===== PAGE EXCERPT =====

It sets out plans such as:
- …a review that will help us assess the impact of our regulatory activity on individual providers.
- …new guidance on an area that I know has caused frustration to some universities and colleges – reportable events. The guidance will set out in clear terms the things providers need to tell the OfS about, and explain how we will deal with those reports.
- We are improving how we correspond with universities and colleges in response to their feedback. Some providers have found our engagement with them too impersonal. In future, letters and emails will normally be sent from named individuals so it is clear who has dealt with individual queries. We have added specific contact details to our website, so that providers can quickly reach the most relevant teams with questions, with a dedicated phone number for regulation and monitoring queries. We also plan to move to two release dates per month for letters and consultations we send to vice chancellors and principals, when possible, so that the pace of communications feels more ordered.

===== RECORDED DATA =====

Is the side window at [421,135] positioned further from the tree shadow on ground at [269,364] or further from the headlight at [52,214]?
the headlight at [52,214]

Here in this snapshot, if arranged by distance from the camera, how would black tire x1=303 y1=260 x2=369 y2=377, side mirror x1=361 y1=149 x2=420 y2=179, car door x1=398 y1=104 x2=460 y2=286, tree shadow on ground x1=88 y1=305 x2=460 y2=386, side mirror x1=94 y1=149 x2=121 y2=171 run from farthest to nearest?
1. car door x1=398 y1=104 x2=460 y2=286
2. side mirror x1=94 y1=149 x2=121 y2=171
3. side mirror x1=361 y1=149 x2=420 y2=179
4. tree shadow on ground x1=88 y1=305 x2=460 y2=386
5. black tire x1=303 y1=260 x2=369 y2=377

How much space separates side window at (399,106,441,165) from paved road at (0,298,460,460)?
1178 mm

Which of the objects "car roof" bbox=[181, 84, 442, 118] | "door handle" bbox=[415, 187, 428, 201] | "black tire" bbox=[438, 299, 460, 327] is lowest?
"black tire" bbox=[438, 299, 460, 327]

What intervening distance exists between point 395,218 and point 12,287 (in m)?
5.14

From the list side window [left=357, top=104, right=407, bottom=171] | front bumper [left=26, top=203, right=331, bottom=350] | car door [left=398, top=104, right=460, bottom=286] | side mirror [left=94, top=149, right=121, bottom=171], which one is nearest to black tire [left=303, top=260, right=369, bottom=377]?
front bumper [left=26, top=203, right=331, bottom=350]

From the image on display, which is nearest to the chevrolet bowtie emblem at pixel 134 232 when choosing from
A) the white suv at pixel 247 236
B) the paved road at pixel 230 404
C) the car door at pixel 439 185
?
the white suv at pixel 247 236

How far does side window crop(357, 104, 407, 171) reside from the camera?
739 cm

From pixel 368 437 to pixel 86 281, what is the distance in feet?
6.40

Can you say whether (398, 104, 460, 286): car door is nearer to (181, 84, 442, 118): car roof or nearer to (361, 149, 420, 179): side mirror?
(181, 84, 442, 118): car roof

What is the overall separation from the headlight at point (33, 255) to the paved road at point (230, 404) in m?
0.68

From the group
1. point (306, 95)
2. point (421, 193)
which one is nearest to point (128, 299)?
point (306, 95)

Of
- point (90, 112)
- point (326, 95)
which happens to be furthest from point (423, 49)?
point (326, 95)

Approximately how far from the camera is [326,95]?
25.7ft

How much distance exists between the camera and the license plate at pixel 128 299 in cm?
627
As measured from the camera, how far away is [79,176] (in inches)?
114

=====

__INSTRUCTIONS__.
1. In the excerpt on the OfS plans, who will letters and emails to universities and colleges normally be sent from in the future?
2. Please transcribe the excerpt on the OfS plans, starting with "- …new guidance" and going on through "with those reports.".
Work from the text alone, not the records.

__LIST OF ANSWERS__.
1. Named individuals.

2.
- …new guidance on an area that I know has caused frustration to some universities and colleges – reportable events. The guidance will set out in clear terms the things providers need to tell the OfS about, and explain how we will deal with those reports.